◆ Material ◆
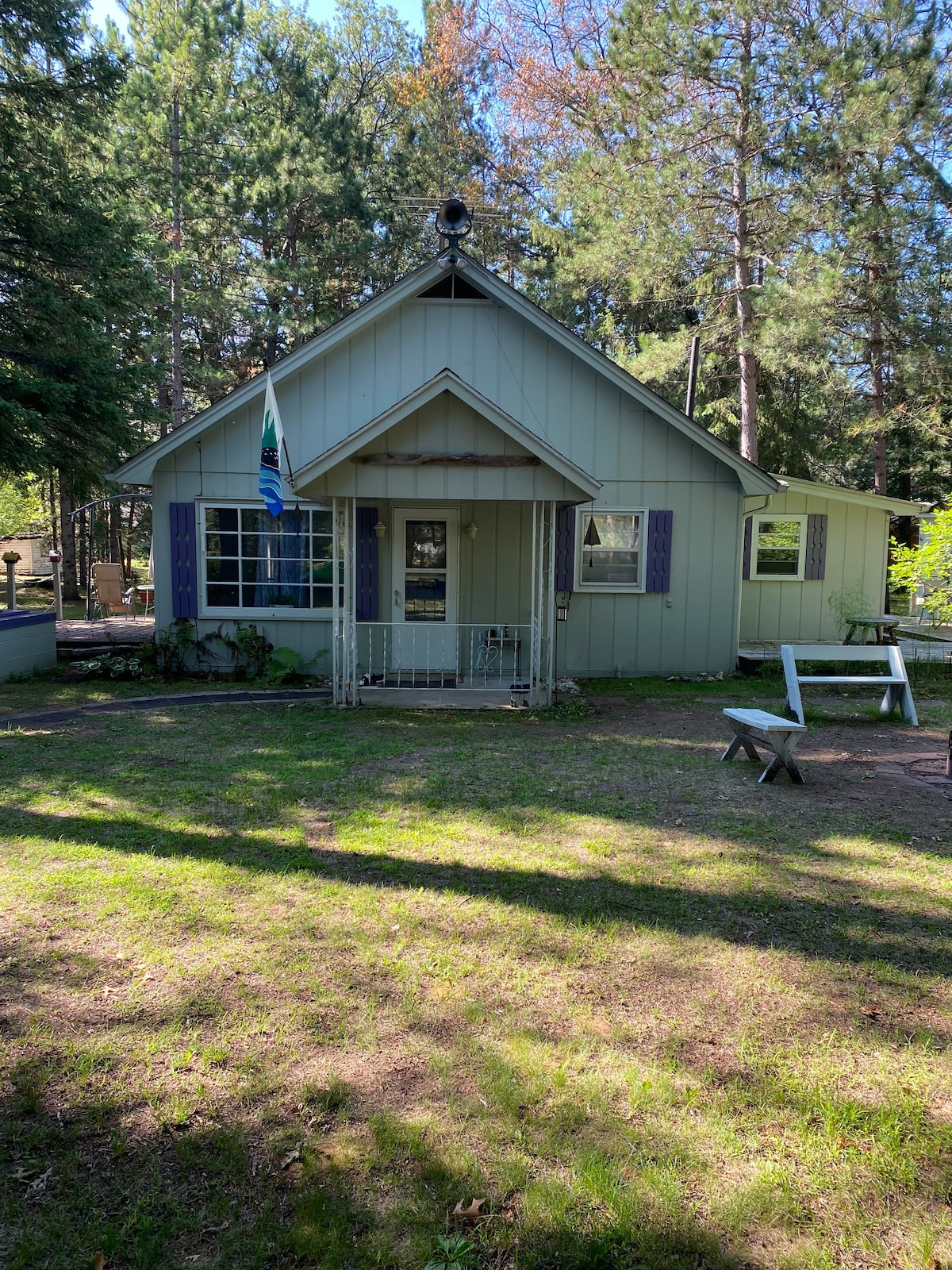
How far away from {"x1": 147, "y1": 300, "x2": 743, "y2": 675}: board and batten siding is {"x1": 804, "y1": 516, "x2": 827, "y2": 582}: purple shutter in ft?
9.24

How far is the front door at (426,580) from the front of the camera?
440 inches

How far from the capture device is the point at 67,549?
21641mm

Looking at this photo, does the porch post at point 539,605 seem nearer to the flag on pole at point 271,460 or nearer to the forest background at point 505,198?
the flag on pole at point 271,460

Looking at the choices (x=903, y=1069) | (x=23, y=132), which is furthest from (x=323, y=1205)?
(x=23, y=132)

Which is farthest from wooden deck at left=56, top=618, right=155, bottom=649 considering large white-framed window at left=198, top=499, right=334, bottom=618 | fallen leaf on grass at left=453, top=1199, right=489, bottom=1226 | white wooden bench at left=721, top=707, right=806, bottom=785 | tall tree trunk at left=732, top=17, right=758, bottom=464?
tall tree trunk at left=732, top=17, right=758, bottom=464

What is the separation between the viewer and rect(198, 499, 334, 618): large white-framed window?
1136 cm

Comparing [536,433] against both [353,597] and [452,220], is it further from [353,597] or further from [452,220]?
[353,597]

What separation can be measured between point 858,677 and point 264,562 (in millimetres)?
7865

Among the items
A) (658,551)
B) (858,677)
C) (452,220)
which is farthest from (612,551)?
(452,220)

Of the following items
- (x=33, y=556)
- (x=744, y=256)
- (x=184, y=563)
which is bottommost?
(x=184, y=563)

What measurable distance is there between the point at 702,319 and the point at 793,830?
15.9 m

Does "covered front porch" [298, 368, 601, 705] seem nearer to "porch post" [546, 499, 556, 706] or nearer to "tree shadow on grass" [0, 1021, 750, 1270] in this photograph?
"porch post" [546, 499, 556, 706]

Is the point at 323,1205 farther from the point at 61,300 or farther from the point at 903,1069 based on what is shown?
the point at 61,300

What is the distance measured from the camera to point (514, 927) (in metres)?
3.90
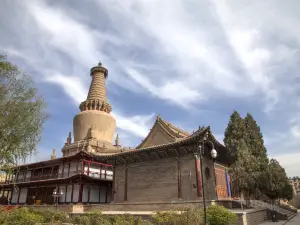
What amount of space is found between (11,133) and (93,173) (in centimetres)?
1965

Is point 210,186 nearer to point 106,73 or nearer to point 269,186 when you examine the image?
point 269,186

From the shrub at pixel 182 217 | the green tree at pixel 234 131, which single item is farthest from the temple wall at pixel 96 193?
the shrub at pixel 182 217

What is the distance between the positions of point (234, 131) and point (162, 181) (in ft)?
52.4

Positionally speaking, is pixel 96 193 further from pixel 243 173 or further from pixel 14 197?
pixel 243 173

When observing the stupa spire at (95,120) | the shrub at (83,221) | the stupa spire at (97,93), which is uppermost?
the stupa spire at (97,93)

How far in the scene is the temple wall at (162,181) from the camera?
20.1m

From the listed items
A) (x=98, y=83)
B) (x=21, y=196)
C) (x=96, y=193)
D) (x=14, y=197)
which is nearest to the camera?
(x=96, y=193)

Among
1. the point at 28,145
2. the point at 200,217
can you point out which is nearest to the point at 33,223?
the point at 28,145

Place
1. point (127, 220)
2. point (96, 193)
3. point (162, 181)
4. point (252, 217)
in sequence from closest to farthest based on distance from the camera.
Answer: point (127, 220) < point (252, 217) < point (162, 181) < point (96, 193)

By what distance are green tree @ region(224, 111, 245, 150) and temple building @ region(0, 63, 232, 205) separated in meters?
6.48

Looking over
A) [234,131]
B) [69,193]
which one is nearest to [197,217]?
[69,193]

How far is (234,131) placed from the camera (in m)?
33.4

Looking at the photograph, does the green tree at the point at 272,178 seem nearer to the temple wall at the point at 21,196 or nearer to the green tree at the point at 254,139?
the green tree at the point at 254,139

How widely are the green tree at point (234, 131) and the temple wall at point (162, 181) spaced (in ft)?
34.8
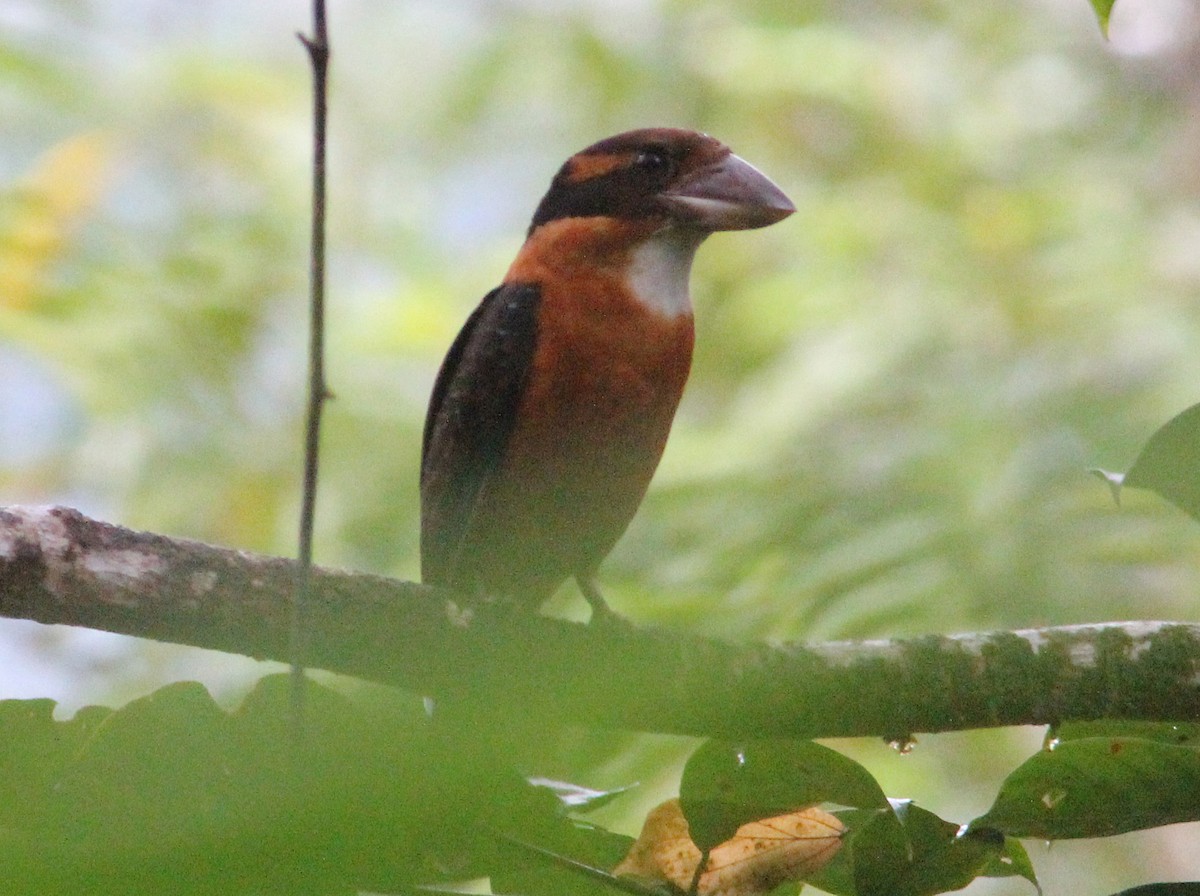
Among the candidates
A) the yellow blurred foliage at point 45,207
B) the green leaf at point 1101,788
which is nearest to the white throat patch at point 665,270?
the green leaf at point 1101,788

◆ Task to complete ◆
Reproduce the lines of the listing exactly, from the line containing "From the listed items" through the end of the listing, leaving the pictures out of your answer.

◆ Output ◆
From the listed items
A) (x=98, y=83)
B) (x=21, y=196)
C) (x=96, y=193)
D) (x=14, y=197)
which is nearest to the camera?
(x=96, y=193)

Among
1. the point at 28,145
2. the point at 200,217
can you point out which is nearest to the point at 33,223?
the point at 28,145

Place
1. point (127, 220)
2. point (96, 193)
3. point (162, 181)
4. point (252, 217)
in sequence from closest to farthest based on distance from the camera.
Answer: point (127, 220) < point (252, 217) < point (162, 181) < point (96, 193)

By what distance are green tree @ region(224, 111, 245, 150) and temple building @ region(0, 63, 232, 205) separated in meters?
6.48

Looking over
A) [234,131]
B) [69,193]
which one is nearest to [197,217]?
[69,193]

How far is (234,131) placed from the camera (in m)?
33.4

Looking at the photograph, does the green tree at the point at 272,178 seem nearer to the temple wall at the point at 21,196 or nearer to the green tree at the point at 254,139?
the green tree at the point at 254,139

How widely are the green tree at point (234, 131) and the temple wall at point (162, 181) spaced (in ft)?
34.8
Among the candidates
A) the yellow blurred foliage at point 45,207
B) the green leaf at point 1101,788
which is nearest to the white throat patch at point 665,270?
the green leaf at point 1101,788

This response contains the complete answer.